### Assignment
Exactly as written, output the lines below starting from the first and ending with the line that contains "Yacht Photos Pics"; omit pictures.

+ + + +

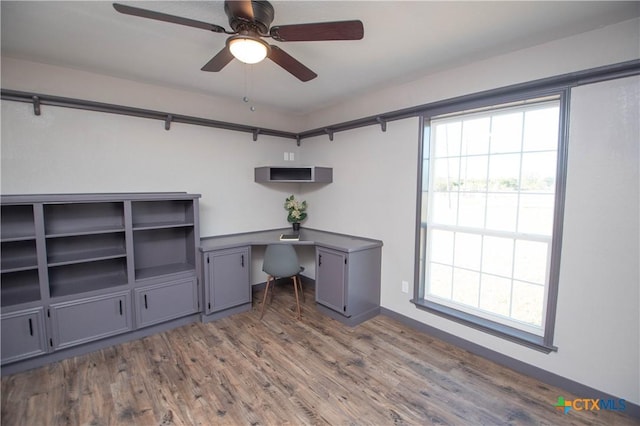 unfurnished office featuring ceiling fan and dark hardwood / wood-style floors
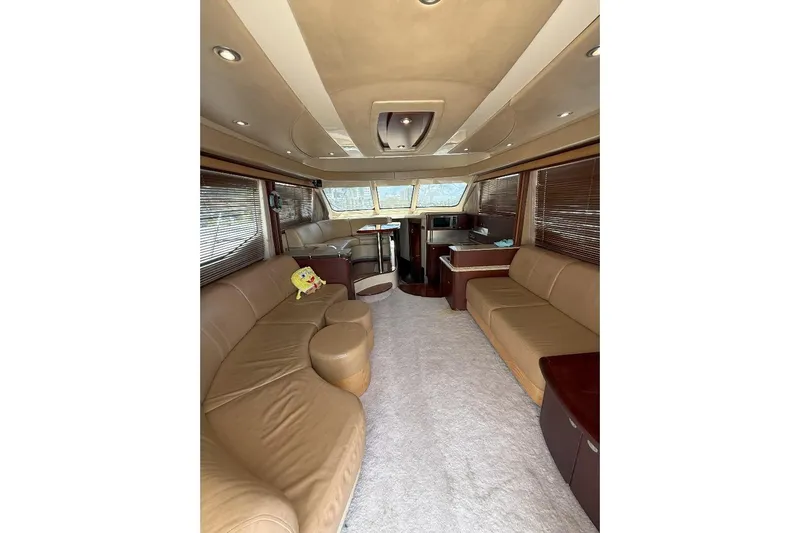 Yacht Photos Pics Luxurious interior of 2005 Sea Ray 500 Sedan Bridge yacht with plush seating and modern design.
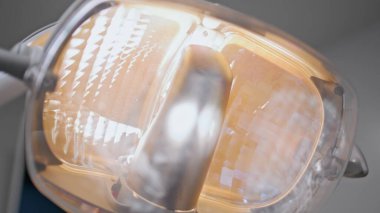 Klinikteki muayenede parlayan diş lambası. Sağlık hizmetlerinde ışıklandırma sağlayan tıbbi ekipmanlar. Modern diş hekimliği bürosunda stomatoloji tedavi prosedürleri için kullanılan ışık.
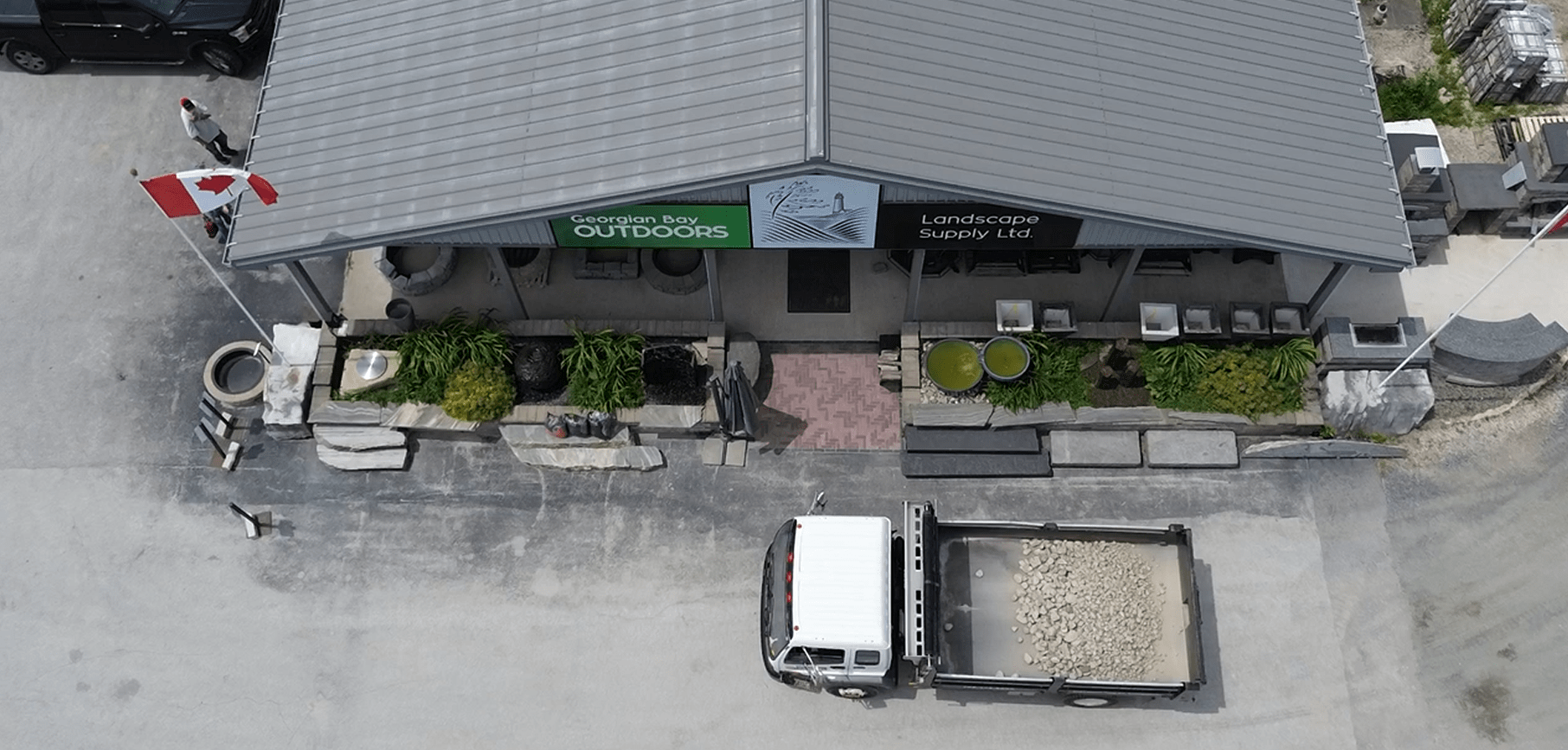 Aerial view of a landscape supply store with a Canadian flag, delivery truck, and person nearby. Building features plants and stone displays.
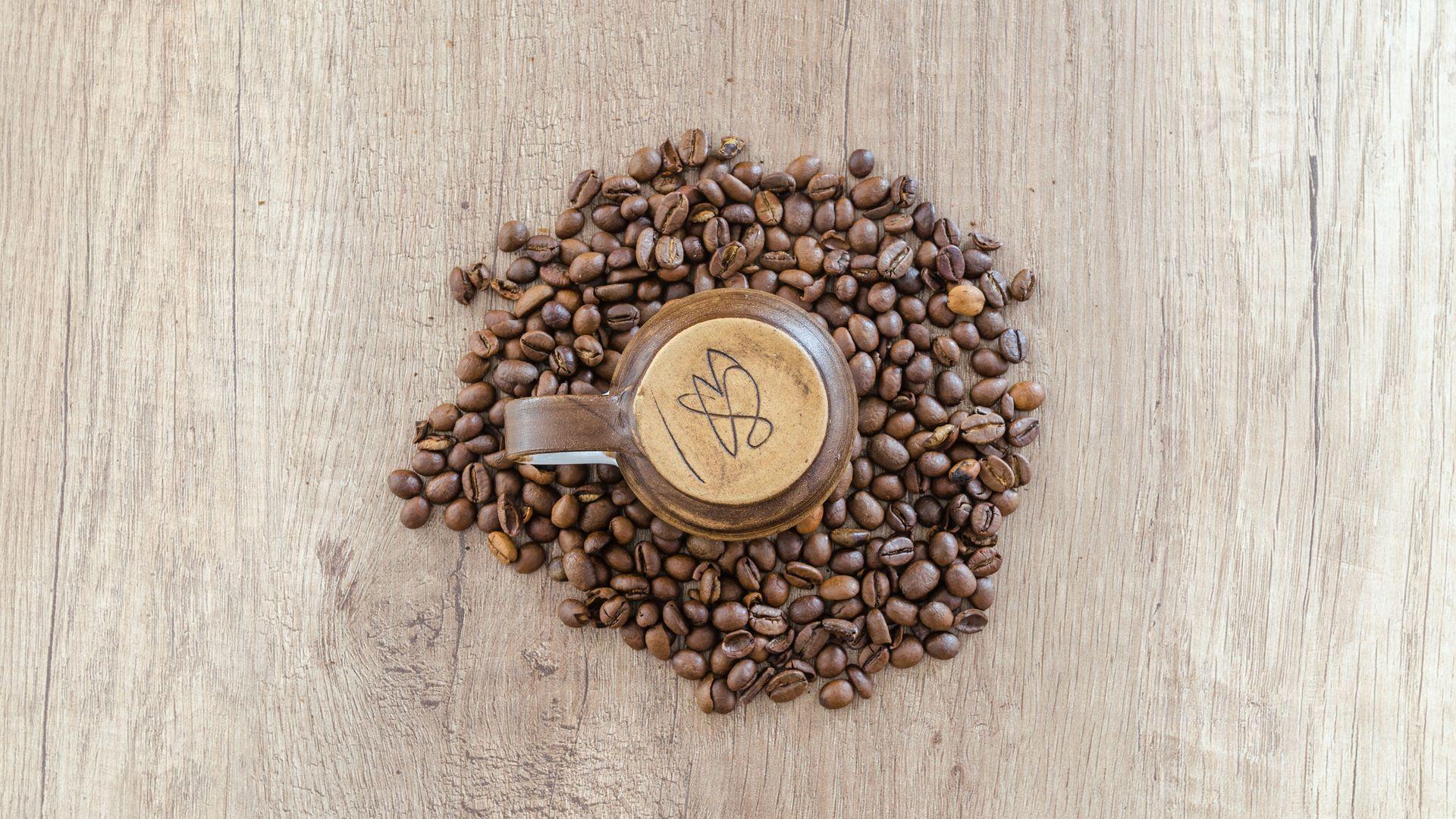1920x1080 Flat Lay Photo of Mug Surrounded by Coffee Beans Wallpaper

+ + + +

### Answer
 unfurnished office featuring ceiling fan and dark hardwood / wood-style floors
 Yacht Photos Pics Luxurious interior of 2005 Sea Ray 500 Sedan Bridge yacht with plush seating and modern design.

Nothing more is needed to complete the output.